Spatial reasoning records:
┏━━

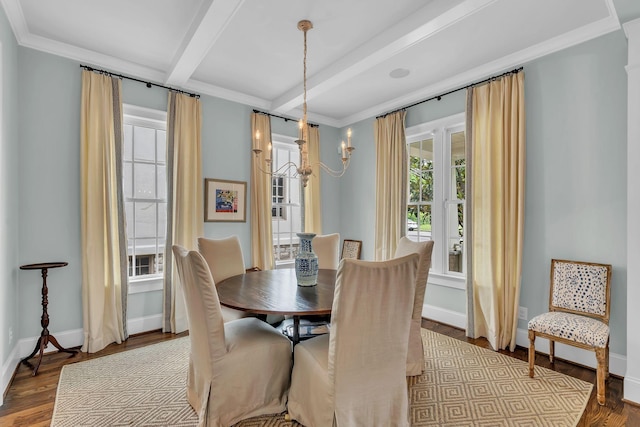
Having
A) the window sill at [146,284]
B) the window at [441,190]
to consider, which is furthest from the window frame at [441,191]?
the window sill at [146,284]

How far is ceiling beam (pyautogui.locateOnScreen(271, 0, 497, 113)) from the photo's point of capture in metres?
2.33

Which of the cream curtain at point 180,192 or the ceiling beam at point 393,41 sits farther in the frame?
the cream curtain at point 180,192

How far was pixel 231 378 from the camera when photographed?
6.40 feet

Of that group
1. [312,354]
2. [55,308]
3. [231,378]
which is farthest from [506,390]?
[55,308]

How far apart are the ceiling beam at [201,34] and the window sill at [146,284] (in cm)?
216

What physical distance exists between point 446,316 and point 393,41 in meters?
3.03

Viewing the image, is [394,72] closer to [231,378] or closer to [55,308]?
[231,378]

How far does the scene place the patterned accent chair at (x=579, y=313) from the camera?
2.30m

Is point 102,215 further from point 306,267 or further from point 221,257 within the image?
point 306,267

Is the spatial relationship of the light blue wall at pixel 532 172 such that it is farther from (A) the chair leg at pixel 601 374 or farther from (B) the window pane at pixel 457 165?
(B) the window pane at pixel 457 165

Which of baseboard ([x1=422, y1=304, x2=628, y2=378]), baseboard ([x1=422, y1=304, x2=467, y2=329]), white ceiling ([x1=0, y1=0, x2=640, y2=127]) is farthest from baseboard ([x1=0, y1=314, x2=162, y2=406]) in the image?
baseboard ([x1=422, y1=304, x2=628, y2=378])

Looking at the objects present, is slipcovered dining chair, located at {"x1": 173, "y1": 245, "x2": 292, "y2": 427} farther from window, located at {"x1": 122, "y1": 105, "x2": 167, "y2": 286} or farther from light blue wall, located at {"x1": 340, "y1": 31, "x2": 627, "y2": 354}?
light blue wall, located at {"x1": 340, "y1": 31, "x2": 627, "y2": 354}

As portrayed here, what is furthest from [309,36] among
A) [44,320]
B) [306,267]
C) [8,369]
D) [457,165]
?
[8,369]

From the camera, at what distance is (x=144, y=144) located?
373cm
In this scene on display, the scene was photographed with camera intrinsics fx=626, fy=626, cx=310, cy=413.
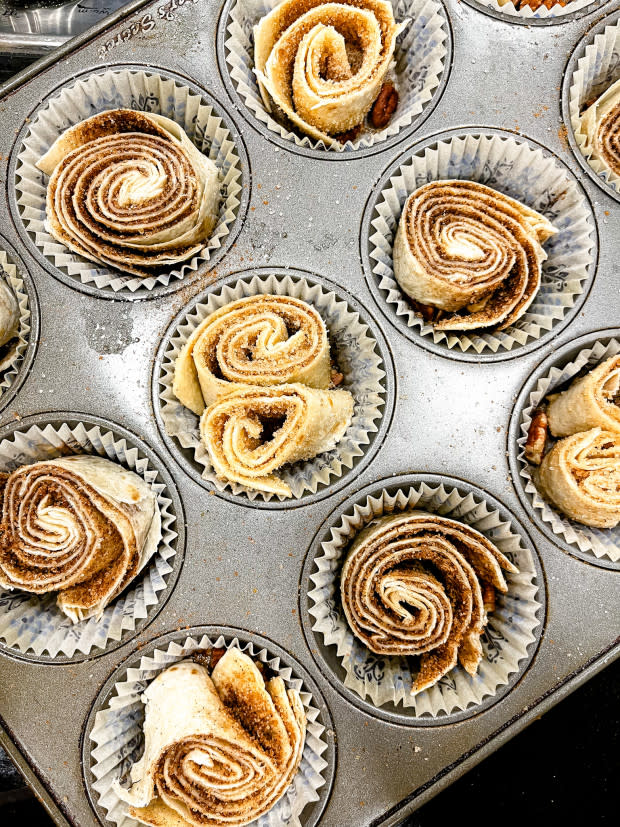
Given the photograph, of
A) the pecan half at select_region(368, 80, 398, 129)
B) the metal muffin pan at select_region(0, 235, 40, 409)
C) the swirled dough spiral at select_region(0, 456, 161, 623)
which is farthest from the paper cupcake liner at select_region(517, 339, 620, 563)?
the metal muffin pan at select_region(0, 235, 40, 409)

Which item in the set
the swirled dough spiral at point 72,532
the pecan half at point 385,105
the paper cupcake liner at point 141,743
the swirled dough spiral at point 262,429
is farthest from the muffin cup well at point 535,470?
the swirled dough spiral at point 72,532

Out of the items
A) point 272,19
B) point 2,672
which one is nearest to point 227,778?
point 2,672

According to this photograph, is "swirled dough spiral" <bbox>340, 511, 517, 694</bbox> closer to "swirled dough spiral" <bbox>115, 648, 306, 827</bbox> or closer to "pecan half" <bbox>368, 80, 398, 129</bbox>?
"swirled dough spiral" <bbox>115, 648, 306, 827</bbox>

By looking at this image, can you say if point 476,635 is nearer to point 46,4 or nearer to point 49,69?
point 49,69

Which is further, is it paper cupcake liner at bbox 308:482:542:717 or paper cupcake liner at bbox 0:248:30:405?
paper cupcake liner at bbox 0:248:30:405

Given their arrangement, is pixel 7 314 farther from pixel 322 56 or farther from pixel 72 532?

┗━━

> Task goal: Quote the listing above in full, except for the pictures.

> Result for this exercise:
Having
A) the window sill at [146,284]
B) the window at [441,190]
to consider, which is furthest from the window frame at [441,191]?
the window sill at [146,284]

How far is ceiling beam (pyautogui.locateOnScreen(271, 0, 497, 113)) from the photo's point of capture in metres?
2.33

Which of the cream curtain at point 180,192 or the ceiling beam at point 393,41 sits farther in the frame?
the cream curtain at point 180,192

How far was pixel 231 378 from the camera when photographed?
6.40 feet

Of that group
1. [312,354]
2. [55,308]
3. [231,378]
which is farthest from [506,390]?
[55,308]

How far apart are the ceiling beam at [201,34] and the window sill at [146,284] (in cm)?
216

What physical distance exists between point 446,316 and point 393,41 in meters?
3.03

Viewing the image, is [394,72] closer to [231,378] or closer to [55,308]?
[231,378]

How far does the scene place the patterned accent chair at (x=579, y=313) from the camera?
2.30m

Is point 102,215 further from point 306,267 or further from point 221,257 within the image?
point 306,267

Is the spatial relationship of the light blue wall at pixel 532 172 such that it is farther from (A) the chair leg at pixel 601 374 or farther from (B) the window pane at pixel 457 165?
(B) the window pane at pixel 457 165

Which of baseboard ([x1=422, y1=304, x2=628, y2=378]), baseboard ([x1=422, y1=304, x2=467, y2=329]), white ceiling ([x1=0, y1=0, x2=640, y2=127]) is farthest from baseboard ([x1=0, y1=314, x2=162, y2=406]) in the image?
baseboard ([x1=422, y1=304, x2=628, y2=378])

Looking at the objects present, is slipcovered dining chair, located at {"x1": 173, "y1": 245, "x2": 292, "y2": 427} farther from window, located at {"x1": 122, "y1": 105, "x2": 167, "y2": 286} or farther from light blue wall, located at {"x1": 340, "y1": 31, "x2": 627, "y2": 354}?
light blue wall, located at {"x1": 340, "y1": 31, "x2": 627, "y2": 354}

As portrayed here, what is furthest from [309,36] among
A) [44,320]
B) [306,267]
C) [8,369]
D) [457,165]
?
[8,369]

From the camera, at what distance is (x=144, y=144) located?
373cm
In this scene on display, the scene was photographed with camera intrinsics fx=626, fy=626, cx=310, cy=413.
Given the photograph, of
A) the pecan half at select_region(368, 80, 398, 129)
B) the metal muffin pan at select_region(0, 235, 40, 409)
C) the swirled dough spiral at select_region(0, 456, 161, 623)
which is farthest from the paper cupcake liner at select_region(517, 339, 620, 563)?
the metal muffin pan at select_region(0, 235, 40, 409)

Which item in the set
the swirled dough spiral at point 72,532
the pecan half at point 385,105
the paper cupcake liner at point 141,743
the swirled dough spiral at point 262,429
is farthest from the muffin cup well at point 535,470?
the swirled dough spiral at point 72,532

Out of the items
A) point 272,19
B) point 2,672
which one is nearest to point 227,778?
point 2,672

According to this photograph, is "swirled dough spiral" <bbox>340, 511, 517, 694</bbox> closer to "swirled dough spiral" <bbox>115, 648, 306, 827</bbox> or closer to "pecan half" <bbox>368, 80, 398, 129</bbox>?
"swirled dough spiral" <bbox>115, 648, 306, 827</bbox>

By looking at this image, can you say if point 476,635 is nearer to point 46,4 or nearer to point 49,69?
point 49,69

Which is further, is it paper cupcake liner at bbox 308:482:542:717 or paper cupcake liner at bbox 0:248:30:405?
paper cupcake liner at bbox 0:248:30:405

Given their arrangement, is pixel 7 314 farther from pixel 322 56 or farther from pixel 72 532?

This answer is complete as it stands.